Here’s the quick hit list:

  • Desserts, pastries, candies, chocolate
  • Sweetened drinks: soda, juice, oat milk with cane sugar
  • Sauces, dressings, flavored yogurts, granola bars
  • “Sugar-free” snacks with artificial sweeteners
  • Basically, if it’s sweetened on purpose — we pause it

What can I have?

  • 🫐 Whole fruit
  • 🥚 Protein
  • 🥒 Crunchy things
  • 💧 Sparkling water, black coffee, herbal tea
  • 🥑 Healthy fats
  • 💛 Clarity, energy, and balance

Before You Start: The SWEET Checklist

Give yourself 10 minutes to set up for a smoother ride (and fewer meltdown moments):

1. Know the Detox Rhythm

  • Days 1–3: Cravings may yell
  • Days 4–6: Energy may dip
  • Days 7–10: Your brain clears
  • After that: You’re vibing

2. Clear Out the Triggers

Take 5 minutes to scan your kitchen:

  • ❌ Candy
  • ❌ Flavored yogurt
  • ❌ “Healthy” bars with honey or syrup

You don’t need to throw it all away — just move it out of easy reach.

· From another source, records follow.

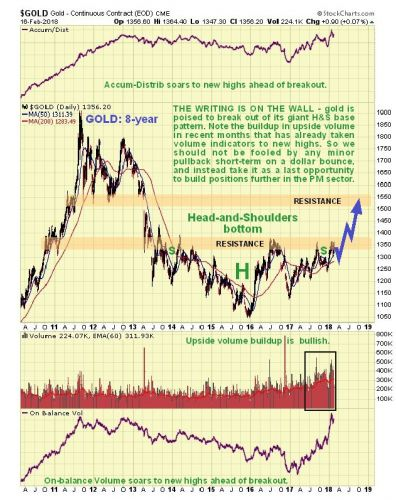 Analyst: Gold Bullish Breakout Simply A Matter Of Time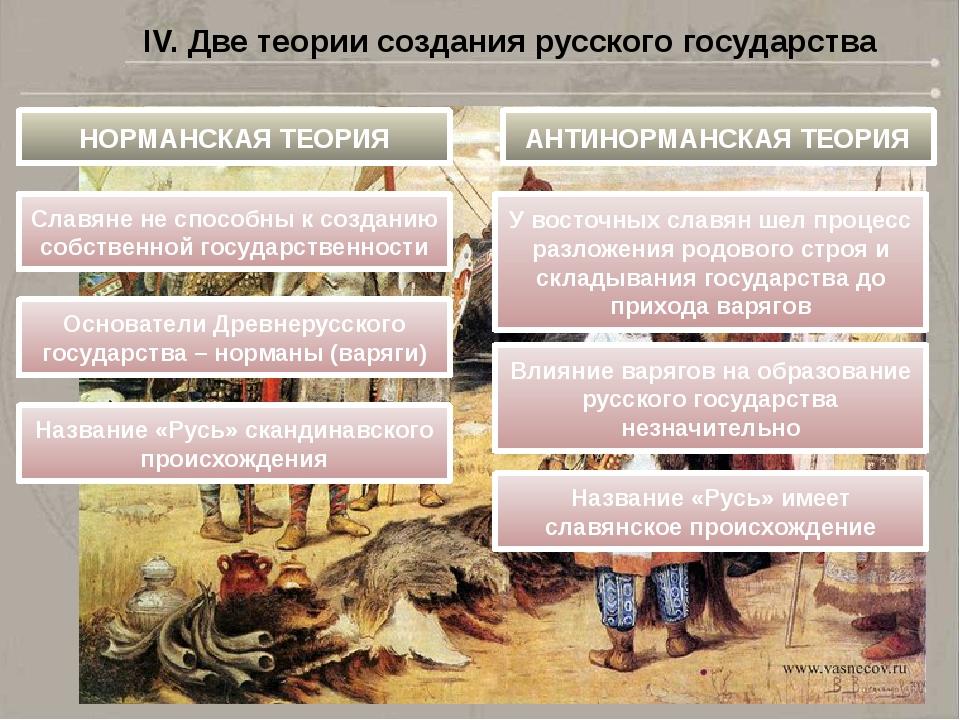 IV. Две теории создания русского государства НОРМАНСКАЯ ТЕОРИЯ АНТИНОРМАНСКАЯ...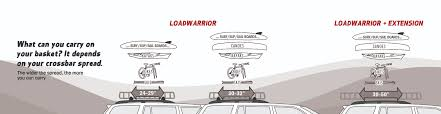 monster truck show yakima wa loadwarrior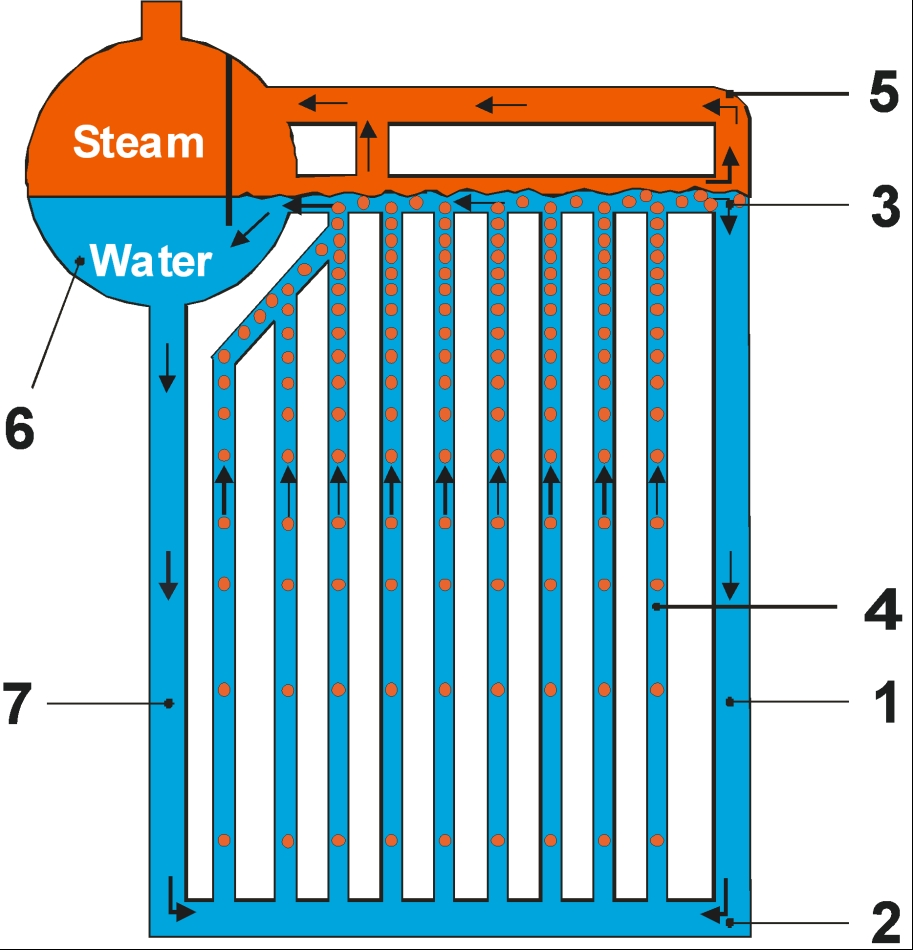 File:Water circulation concept in corner tube boiler.jpeg ...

3. Stock Your Sweetish Staples

You’re not depriving — you’re upgrading.

  • 🥚 Protein (eggs, tempeh, tuna)
  • 🫐 Fruit (berries, apples)
  • 🥒 Crunchy (cucumbers, nuts, seaweed snacks)
  • 💧 Water + electrolytes
  • ☕ Coffee/tea (unsweetened)

4. Pick a Daily Lesson Time

AM? PM? Mid-snack crisis? Choose a time you’ll stick with.
Mornings are golden — but consistency is sweeter.

5. Tell Someone (Optional, but Powerful)

Accountability changes everything.
Tell a friend. Or don’t. But if you do, it helps.

6. Bookmark the Resource Hub

Need a swap? A craving strategy? A recipe?
It’s all here → Resource Hub

7. Permission to Be Human

You won’t do this perfectly. That’s not the point.
You’ll learn, reset, and feel different. That is.